======== Extract provided ========

11 Limits and Continuity in Metric Spaces

The concept of "limit" can be extended to metric spaces in a natural way, just by using distance in place of absolute value in the usual definitions. We can define both the limit of a sequence and the limit of a function in this way:

Definition: Let $(M,d)$ be a metric space, let $\{x_n\}_{n=1}^\infty$ be a sequence of points in $M,$ and let $L\in M,$ We say $\ds\lim_{n\to\infty}x_n = L$ if for all $\eps>0,$ there is an $N\in\N$ such that for all $n>N,$ $d(x_n,L)<\eps.$

Definition: Let $(A,\rho)$ and $(B,\tau)$ be metric spaces, let $f: A\to B$ be a function, let $a\in A,$ and let $L\in B.$ We say that $\ds\lim_{x\to a}f(x)=L$ if for all $\eps>0,$ there is a $\delta>0$ such that for all $x\in A,$ if $0<\rho(x,a)<\delta,$ then $\tau(f(x),L)<\eps.$

But we can rephrase these definitions in terms of open balls to be more geometrically intuitive. This works more effectively for the definition of continuity instead of the limit of a function:

Definition: Let $(M,d)$ be a metric space, let $\{x_n\}_{n=1}^\infty$ be a sequence of points in $M,$ and let $L\in M,$ We say $\ds\lim_{n\to\infty}x_n = L$ if for all $\eps>0,$ there is an $N\in\N$ such that for all $n>N,$ $x_n\in B_\eps(L).$

Definition: Let $(A,\rho)$ and $(B,\tau)$ be metric spaces, let $f: A\to B$ be a function, and let $a\in A.$ We say that $f$ is continuous at $a$ if for all $\eps>0,$ there is a $\delta>0$ such that $f(B_\delta^\rho(a))\subseteq B_\eps^\tau(f(a)).$

We then get a very nice characterization of continuity in terms of limits of sequences:

Theorem: Let $(A,\rho)$ and $(B,\tau)$ be metric spaces, let $f: A\to B$ be a function, and let $a\in A.$ Then $f$ is continuous at $a$ if and only if for every sequence $\{x_n\}_{n=1}^\infty$ in $A,$ if $\ds\lim_{n\to \infty}x_n = a,$ then $\ds\lim_{n\to \infty}f(x_n) = f(a).$

We define $f$ to be continuous if it is continuous at every point of its domain, $A.$ We then see that $f$ is continuous if and only if for every convergent sequence $\{x_n\}_{n=1}^\infty,$ $ \ds\lim_{n\to\infty}f(x_n) = f\big(\lim_{n\to\infty} x_n\big).$

We get another, somewhat surprising, characterization of continuity purely in terms of open sets. This shows that continuity is actually a topological rather than a metric property.

========

= Given instruction A =
Echo the passage on limits and continuity in metric spaces word for word, everything from "Theorem: Let $(A,\rho)$" down to "a metric property.".

======== Provided entries ========

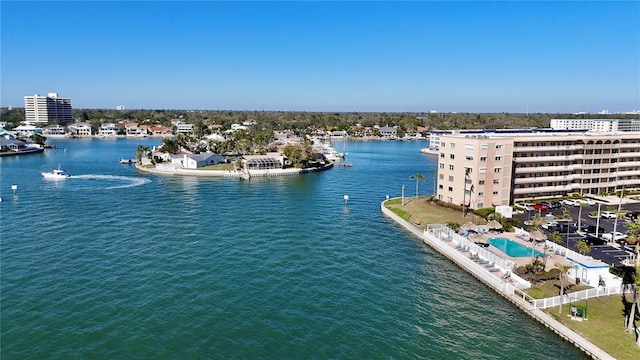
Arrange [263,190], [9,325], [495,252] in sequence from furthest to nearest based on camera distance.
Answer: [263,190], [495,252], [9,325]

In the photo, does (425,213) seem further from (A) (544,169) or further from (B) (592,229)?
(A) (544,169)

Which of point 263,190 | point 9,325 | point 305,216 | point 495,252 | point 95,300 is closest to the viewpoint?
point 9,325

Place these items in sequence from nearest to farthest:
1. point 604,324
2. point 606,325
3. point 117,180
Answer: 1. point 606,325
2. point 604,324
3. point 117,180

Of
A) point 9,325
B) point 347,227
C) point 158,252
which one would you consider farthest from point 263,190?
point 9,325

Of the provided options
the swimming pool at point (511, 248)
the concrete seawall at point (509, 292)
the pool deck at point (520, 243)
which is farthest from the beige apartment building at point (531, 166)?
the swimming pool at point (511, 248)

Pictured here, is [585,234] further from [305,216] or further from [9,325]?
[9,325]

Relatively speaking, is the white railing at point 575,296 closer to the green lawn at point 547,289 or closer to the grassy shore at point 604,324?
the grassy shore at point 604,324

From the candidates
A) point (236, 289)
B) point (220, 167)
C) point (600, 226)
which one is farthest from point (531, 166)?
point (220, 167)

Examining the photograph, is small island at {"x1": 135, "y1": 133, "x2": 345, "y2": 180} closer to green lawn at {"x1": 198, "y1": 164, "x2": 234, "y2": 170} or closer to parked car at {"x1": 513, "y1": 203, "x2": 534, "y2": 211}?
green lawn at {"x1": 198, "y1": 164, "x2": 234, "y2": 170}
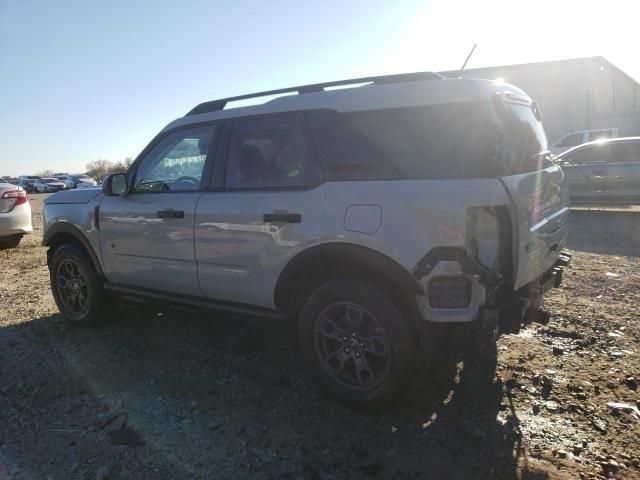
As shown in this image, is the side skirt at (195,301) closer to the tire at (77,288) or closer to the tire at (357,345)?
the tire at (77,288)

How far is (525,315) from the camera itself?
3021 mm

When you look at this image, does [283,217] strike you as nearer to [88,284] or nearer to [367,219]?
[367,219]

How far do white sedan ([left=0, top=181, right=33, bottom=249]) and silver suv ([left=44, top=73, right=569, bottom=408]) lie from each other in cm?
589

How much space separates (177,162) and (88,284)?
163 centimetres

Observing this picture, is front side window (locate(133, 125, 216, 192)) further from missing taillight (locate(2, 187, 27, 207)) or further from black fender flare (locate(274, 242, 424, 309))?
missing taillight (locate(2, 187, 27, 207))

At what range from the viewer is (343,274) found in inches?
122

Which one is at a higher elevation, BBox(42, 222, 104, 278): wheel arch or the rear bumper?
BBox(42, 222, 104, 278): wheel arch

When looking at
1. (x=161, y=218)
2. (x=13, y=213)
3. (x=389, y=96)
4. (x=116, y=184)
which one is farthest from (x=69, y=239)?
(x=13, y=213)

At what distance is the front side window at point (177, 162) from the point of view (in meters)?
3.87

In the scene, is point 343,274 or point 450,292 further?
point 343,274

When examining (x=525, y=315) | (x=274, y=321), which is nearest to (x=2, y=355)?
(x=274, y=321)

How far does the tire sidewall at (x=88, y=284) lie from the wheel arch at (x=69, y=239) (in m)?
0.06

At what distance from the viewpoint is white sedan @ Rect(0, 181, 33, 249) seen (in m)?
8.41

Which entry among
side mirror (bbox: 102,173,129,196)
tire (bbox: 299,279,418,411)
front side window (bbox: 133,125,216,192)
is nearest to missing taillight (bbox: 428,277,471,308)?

========

= Given instruction B =
Reproduce only the part of the listing running from the line containing "When you look" down to the end of the listing, with "front side window" changed to "front door window" and everything else left unchanged.

= Exercise result A =
Theorem: Let $(A,\rho)$ and $(B,\tau)$ be metric spaces, let $f: A\to B$ be a function, and let $a\in A.$ Then $f$ is continuous at $a$ if and only if for every sequence $\{x_n\}_{n=1}^\infty$ in $A,$ if $\ds\lim_{n\to \infty}x_n = a,$ then $\ds\lim_{n\to \infty}f(x_n) = f(a).$

We define $f$ to be continuous if it is continuous at every point of its domain, $A.$ We then see that $f$ is continuous if and only if for every convergent sequence $\{x_n\}_{n=1}^\infty,$ $ \ds\lim_{n\to\infty}f(x_n) = f\big(\lim_{n\to\infty} x_n\big).$

We get another, somewhat surprising, characterization of continuity purely in terms of open sets. This shows that continuity is actually a topological rather than a metric property.

= Exercise result B =
When you look at this image, does [283,217] strike you as nearer to [88,284] or nearer to [367,219]?
[367,219]

How far do white sedan ([left=0, top=181, right=33, bottom=249]) and silver suv ([left=44, top=73, right=569, bottom=408]) lie from each other in cm?
589

How much space separates (177,162) and (88,284)?
163 centimetres

Observing this picture, is front door window (locate(133, 125, 216, 192)) further from missing taillight (locate(2, 187, 27, 207)) or further from black fender flare (locate(274, 242, 424, 309))?
missing taillight (locate(2, 187, 27, 207))

At what range from the viewer is (343,274) found in inches?
122

Which one is at a higher elevation, BBox(42, 222, 104, 278): wheel arch or the rear bumper?
BBox(42, 222, 104, 278): wheel arch

When looking at
1. (x=161, y=218)
2. (x=13, y=213)
3. (x=389, y=96)
4. (x=116, y=184)
which one is farthest from (x=69, y=239)?
(x=13, y=213)

At what distance is the front door window at point (177, 162) from the point of view (in meters)?
3.87

In the scene, is point 343,274 or point 450,292 further?
point 343,274

When examining (x=525, y=315) | (x=274, y=321), which is nearest to (x=2, y=355)?
(x=274, y=321)

How far does the tire sidewall at (x=88, y=284) lie from the wheel arch at (x=69, y=239) (in m)?
0.06

At what distance from the viewpoint is white sedan @ Rect(0, 181, 33, 249) seen (in m)?
8.41

Which entry among
side mirror (bbox: 102,173,129,196)
tire (bbox: 299,279,418,411)
front door window (bbox: 133,125,216,192)
is nearest to missing taillight (bbox: 428,277,471,308)?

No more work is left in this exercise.